Duffers and citizens concerned about the effects of duffers on the environment had a go at each other during Thursday night's marathon Juneau Planning Commission hearing.
Totem Creek Inc., the pro-golf-course group hoping to wrest a permit for the course from the commission, argued in its presentation that it has done everything right and therefore deserves the go-ahead.
Many offering testimony during the five-hour hearing begged to differ, claiming the project's 400-acre footprint could step on wildlife, water quality, fish habitat and old-growth trees.
Totem Creek has designed and wants to build a golf course, driving range, clubhouse and maintenance building and a mile-long road to it all at the end of North Douglas Highway.
Totem Creek and city staff disagree on several points, according to city Community Development Director Cheryl Easterwood. Those include Audubon International affiliation, buffer size for anadromous fish streams, the conduct of wildlife studies and protecting trees from the wind.
No decision on the conditional use permit Totem Creek is
applying for will be forthcoming until at least one more Planning Commission hearing, according to Easterwood. That hearing remains to be scheduled.
Totem Creek spokesman Tom Custer argued that Audubon International's Signature Program, which requires that golf course designs abide by strict environmental criteria, was never a part of the discussion with the city.
"This is the first time this has been held up as a standard," he said.

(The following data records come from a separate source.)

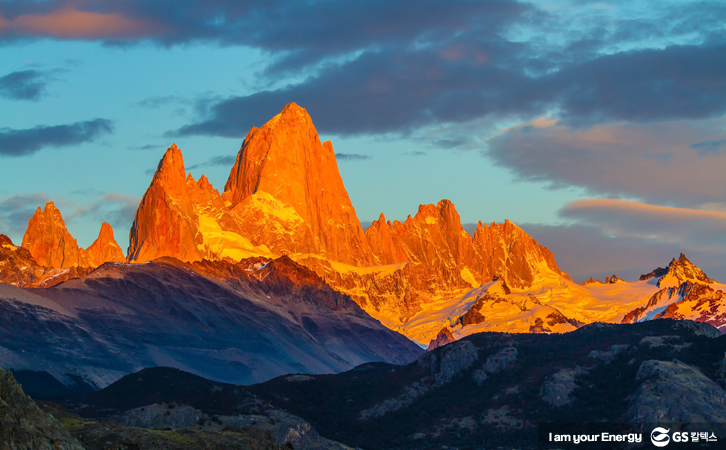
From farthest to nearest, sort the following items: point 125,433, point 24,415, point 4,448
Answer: point 125,433 < point 24,415 < point 4,448

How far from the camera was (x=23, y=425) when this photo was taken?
88.4 meters

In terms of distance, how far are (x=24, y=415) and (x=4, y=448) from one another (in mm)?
6069

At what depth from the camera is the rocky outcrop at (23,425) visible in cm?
8631

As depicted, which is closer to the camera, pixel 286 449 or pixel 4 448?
pixel 4 448

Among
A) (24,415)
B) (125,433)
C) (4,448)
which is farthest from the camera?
(125,433)

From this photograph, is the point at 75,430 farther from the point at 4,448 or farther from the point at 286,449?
the point at 4,448

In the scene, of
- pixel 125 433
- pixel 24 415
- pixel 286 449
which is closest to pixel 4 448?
pixel 24 415

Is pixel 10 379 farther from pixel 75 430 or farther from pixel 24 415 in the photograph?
pixel 75 430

Further, "Only 21 courses in the nation have achieved Signature status since 1993," and only three of the 400 golf courses built in the United States in the last year are Signature certified. "The Signature program is not the standard appropriate for us to meet," he said.
A program offering "equivalent" criteria could substitute for Audubon International's, Easterwood said.

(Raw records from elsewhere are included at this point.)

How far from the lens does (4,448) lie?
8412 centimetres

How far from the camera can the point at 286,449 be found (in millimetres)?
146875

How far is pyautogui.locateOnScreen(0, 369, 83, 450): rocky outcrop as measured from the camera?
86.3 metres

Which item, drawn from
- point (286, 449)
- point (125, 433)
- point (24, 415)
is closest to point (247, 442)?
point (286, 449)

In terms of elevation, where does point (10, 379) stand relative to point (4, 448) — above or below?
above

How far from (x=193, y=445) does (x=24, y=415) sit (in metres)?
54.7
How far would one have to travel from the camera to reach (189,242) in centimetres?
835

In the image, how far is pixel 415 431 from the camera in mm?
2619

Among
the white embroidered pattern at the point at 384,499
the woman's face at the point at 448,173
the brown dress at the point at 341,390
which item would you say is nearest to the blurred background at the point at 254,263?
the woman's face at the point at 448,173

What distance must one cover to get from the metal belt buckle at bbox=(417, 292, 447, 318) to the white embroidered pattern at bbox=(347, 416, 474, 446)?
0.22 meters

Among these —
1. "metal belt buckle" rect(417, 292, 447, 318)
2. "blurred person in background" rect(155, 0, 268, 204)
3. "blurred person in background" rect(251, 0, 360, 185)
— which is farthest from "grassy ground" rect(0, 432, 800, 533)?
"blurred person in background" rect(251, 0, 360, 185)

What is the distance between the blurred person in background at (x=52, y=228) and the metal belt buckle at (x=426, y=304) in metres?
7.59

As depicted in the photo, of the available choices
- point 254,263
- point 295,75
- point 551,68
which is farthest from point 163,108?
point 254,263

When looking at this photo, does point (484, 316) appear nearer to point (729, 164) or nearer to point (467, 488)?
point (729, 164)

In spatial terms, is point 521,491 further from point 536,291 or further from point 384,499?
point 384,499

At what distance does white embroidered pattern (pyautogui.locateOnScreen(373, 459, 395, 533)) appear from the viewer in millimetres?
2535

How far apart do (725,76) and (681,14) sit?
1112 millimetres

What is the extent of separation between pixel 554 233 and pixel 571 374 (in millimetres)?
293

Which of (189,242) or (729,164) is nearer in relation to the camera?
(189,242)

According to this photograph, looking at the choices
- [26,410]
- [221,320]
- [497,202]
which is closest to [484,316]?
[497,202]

Totem Creek's design includes 66-foot buffer zones for streams crossing the course that harbor salt-water fish that migrate to fresh water to spawn, such as cutthroat trout and salmon.
K Koski, a National Marine Fisheries Service biologist, objected in his testimony that "the 66-foot zone is just a number pulled out of the air" in a past compromise between lumber and fisheries interests. "The best science calls for minimum 100-foot buffers," he said, and more if wildlife protection is an issue.

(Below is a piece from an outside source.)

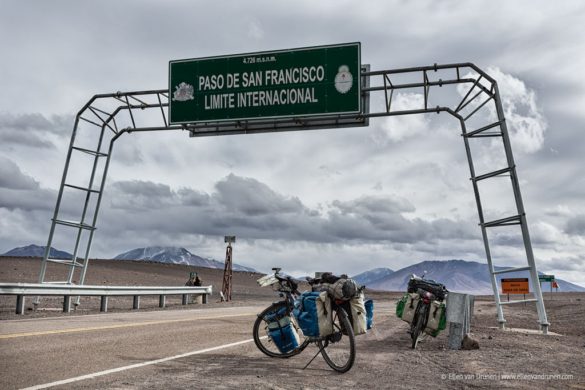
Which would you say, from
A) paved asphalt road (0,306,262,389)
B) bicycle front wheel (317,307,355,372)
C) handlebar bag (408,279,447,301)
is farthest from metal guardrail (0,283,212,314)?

For Totem Creek to get the state Department of Fish and Game's imprimatur, it will have to put together an erosion-control plan, a pest-management plan, a stream survey and a wildlife study, said Fish and Game biologist Catherine Pohl. "They have not given us any good wildlife information, as requested three years ago," she said.
Totem Creek has engaged a consultant to conduct the habitat study, Custer said.
Juneau resident Julie Penn objected to construction of the course before a planned North Douglas Highway extension route to West Douglas is chosen.
The extension will have a design speed of 55 mph, a right-of-way width of 200 feet, projected daily traffic counts of 6,700, and a design hourly volume of 820 vehicles. Three alignment options have been offered for the road: One by the state Department of Transportation, one by Goldbelt Juneau's urban Native corporation and one by Totem Creek.
"This (golf) project reduces our options as to where we site that road," Penn said.